Jul 7, 2003  •  Post A Comment

I hate “Sex and the City.” The HBO comedy oozes with smarmy double entendres that only seem edgy because they come from the mouths of babes. If the show starred a bunch of guys, it wouldn’t last more than a season. In fact, it didn’t. It was called, “The Mind of a Married Man.”
But that said, I watched “Sex and the City” last week. And you know what? I may watch it again. In its final season, the show has introduced an exciting, trend-setting new character.
His name? TiVo.
Miranda, who is played by Cynthia Nixon, has vowed to give up men forever to concentrate on a new relationship with her digital video recorder. The red-headed attorney says that TiVo, which offers show recommendations based on previous viewing choices, understands her better than any man could.
The wacky plot twist, which is expected to continue through several episodes, is great publicity for TiVo. However, the company did not pay for the product placement.

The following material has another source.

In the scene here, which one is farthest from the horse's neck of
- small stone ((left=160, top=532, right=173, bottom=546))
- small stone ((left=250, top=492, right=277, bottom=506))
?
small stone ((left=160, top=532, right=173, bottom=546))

Show producers added the TiVo angle because the DVR service has become a cultural touchstone, similar to Tony Soprano, Harry Potter and “American Idol.” That’s why network producers have also name-dropped TiVo in “Friends” and other prime-time shows. Unlike “high-definition TV,” or some other new technology term, the audience immediately gets the reference.
TiVo’s emergence as a household term is remarkable when you consider that it’s in very few households. Despite the buzz, TiVo has just 700,000 subscribers after five years.

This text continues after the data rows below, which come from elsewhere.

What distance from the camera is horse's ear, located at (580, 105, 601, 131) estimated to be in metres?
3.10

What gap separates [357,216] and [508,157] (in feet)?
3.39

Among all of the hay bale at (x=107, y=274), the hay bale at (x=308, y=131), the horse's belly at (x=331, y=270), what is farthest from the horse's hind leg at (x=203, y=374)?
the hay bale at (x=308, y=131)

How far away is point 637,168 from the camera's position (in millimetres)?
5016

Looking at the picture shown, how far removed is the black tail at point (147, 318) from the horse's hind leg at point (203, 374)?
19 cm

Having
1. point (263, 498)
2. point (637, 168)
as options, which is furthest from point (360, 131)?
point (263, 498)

If everyone’s talking about it, why isn’t anyone buying it? Will it ever turn buzz into buys?
Free Publicity
First, TiVo’s popularity among entertainment elites is not an accident. To generate free publicity, the company has distributed free receivers to numerous celebrities. “These are people who are influential with consumers and who have a big impact on pop culture,” TiVo executive VP Brodie Keast told Fast Company magazine last year.
Many businesses have tried this technique in the past and failed, but TiVo has succeeding in winning Hollywood’s heart because it’s a great product. The DVR service, which enables you to pause live TV and record 80 hours of programming without a videotape, puts the TV viewer back in control. FCC Chairman Michael Powell, who is not prone to gushing, has called TiVo, “God’s machine.”
But quality is not synonymous with success. To reach critical mass, a product needs luck and timing as well as the application of good business judgment. TiVo, which hopes to reach the 1 million mark by year-end, has experienced problems with all three.
For instance, a few years ago, the company placed too much emphasis on retail sales rather than focusing on licensing and partnerships. Consequently, cable TV operators launched their own DVR services, which could limit TiVo’s growth potential. If a cable subscriber already has a DVR service, why buy a TiVo?
TiVo also has to compete with the VCR. Most consumers are still happy with the VCR, particularly when they hear that TiVo requires a monthly subscription. That will change a few years from now. But today it’s more trouble for TiVo.
The DVR service has certainly captured the nation’s attention. But capturing a bigger audience may prove even more difficult than finding a worthy beau in “Sex and the City.”